Ford grew up in Las Cruces, with the Whole Enchilada Festival as inspiration, and wanted to set his own record at something — he just didn’t know what.
Then one day, he was visiting his brother and they were playing cornhole in the backyard and it came to him. Cornhole is played with a board with a hole in it and bags full of corn. The idea is to get the bag into the hole.
Contacting the folks at Guiness, Ford realized the project would be a little harder than he imagined, but that didn’t daunt his determination.
“I didn’t know the requirement is it has to be either 10 times bigger or smaller than the original,” he said. “It has to be made the exact same way.”
The hole and the board were not to hard to figure out. The corn bags were a little more challenging.

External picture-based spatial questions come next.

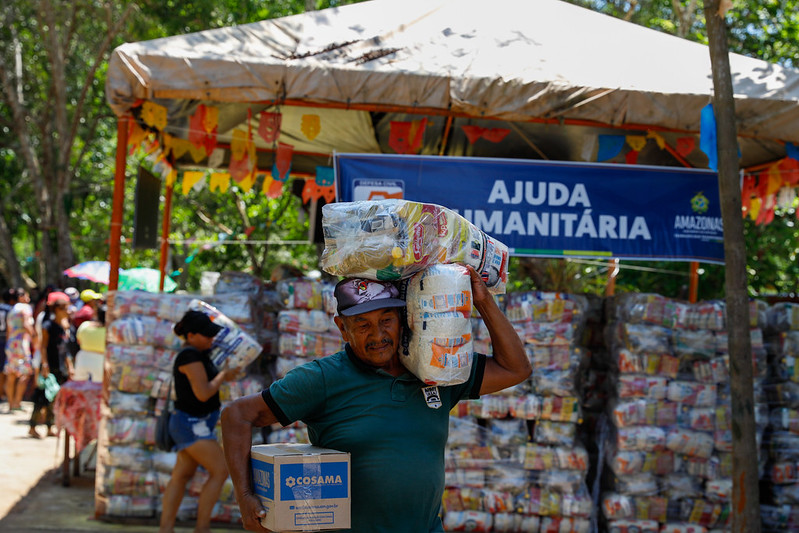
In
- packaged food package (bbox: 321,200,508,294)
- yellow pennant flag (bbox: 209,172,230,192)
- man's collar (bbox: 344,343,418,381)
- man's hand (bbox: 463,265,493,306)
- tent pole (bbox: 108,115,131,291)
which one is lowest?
man's collar (bbox: 344,343,418,381)

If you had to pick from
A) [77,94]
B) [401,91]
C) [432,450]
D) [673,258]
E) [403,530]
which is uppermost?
[77,94]

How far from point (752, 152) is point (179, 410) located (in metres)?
5.83

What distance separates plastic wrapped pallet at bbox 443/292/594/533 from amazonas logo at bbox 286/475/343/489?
13.0 ft

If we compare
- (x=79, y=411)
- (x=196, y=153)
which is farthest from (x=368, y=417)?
(x=196, y=153)

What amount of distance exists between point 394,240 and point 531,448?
13.5ft

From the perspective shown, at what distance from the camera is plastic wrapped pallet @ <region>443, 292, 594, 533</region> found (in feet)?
21.4

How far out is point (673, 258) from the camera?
668 centimetres

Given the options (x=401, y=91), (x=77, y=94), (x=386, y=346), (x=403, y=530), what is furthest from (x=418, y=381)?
(x=77, y=94)

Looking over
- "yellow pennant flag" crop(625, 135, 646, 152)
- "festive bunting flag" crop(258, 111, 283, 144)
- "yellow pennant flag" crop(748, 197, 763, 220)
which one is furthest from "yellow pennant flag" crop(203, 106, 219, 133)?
"yellow pennant flag" crop(748, 197, 763, 220)

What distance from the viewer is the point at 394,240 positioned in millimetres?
2893

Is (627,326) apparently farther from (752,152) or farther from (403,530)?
(403,530)

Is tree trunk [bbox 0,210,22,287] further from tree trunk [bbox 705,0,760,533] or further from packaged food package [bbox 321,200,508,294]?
packaged food package [bbox 321,200,508,294]

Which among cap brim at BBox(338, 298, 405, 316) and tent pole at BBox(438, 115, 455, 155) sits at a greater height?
tent pole at BBox(438, 115, 455, 155)

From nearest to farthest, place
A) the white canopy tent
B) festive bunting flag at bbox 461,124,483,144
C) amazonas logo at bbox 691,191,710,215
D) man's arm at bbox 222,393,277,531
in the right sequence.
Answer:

They were made out of duck cloth and filled with corn.
Ford’s throwing bags had to be 5 feet long and 5 feet wide and they had about 11 and a half pounds of corn in each one, 10 times the weight of the regular-sized ones.
“If they had been stuffed full, they would have weighed over 100 pounds,” he said. “It would have been impossible to throw.”
Ford and his partners in the project, Henry Newton, Brad Winton and Mike Timmons, ended up spending five hours building the board, and then, after playing with it for several hours, spent another two hours taking it down.
“In both cases, students also came by to help for various periods of time,” he said.
In preparation, Ford and his planning and prebuilding crew — Brad Dotson, Byron Sessions, Dave Grow and Dan Cadol — put in about 50 man-hours to prebuild, paint, assemble and disassemble the 20-foot by 40-foot board.
Ford’s friend and co-worker Craig Hennies, of Lemitar, made the bags on his commercial sewing machine.
“This really was a fun and hard project,” Ford said. “Since the board was a ramp that started at 30 inches off the ground and went up to 10 feet off in the rear, we felt it was prudent to disassemble on the same day instead of leaving it unattended over the night.”
Now, Ford’s sons have been inspired by their father’s hard work.
Keller, 3, wants to make the world’s largest cannon ball, and Robinson, 5, wants to build the world’s largest train set.
“They play into one of the reasons for doing this,” Ford said. “We just wanted to have fun, do something crazy and have something for my boys.”
Part of the requirements from Guinness was that a game be played on the board.
The game was played in teams of blue and white. The team leaders, Timmons, blue, and Ford, white, led a varied array of New Mexico Tech students and staff who pitched in pitching corn bags on the board.
Ford’s team took the win with a 21 to 18 score.
“After that, various other bystanders had fun throwing the bags for another hour,” Ford said.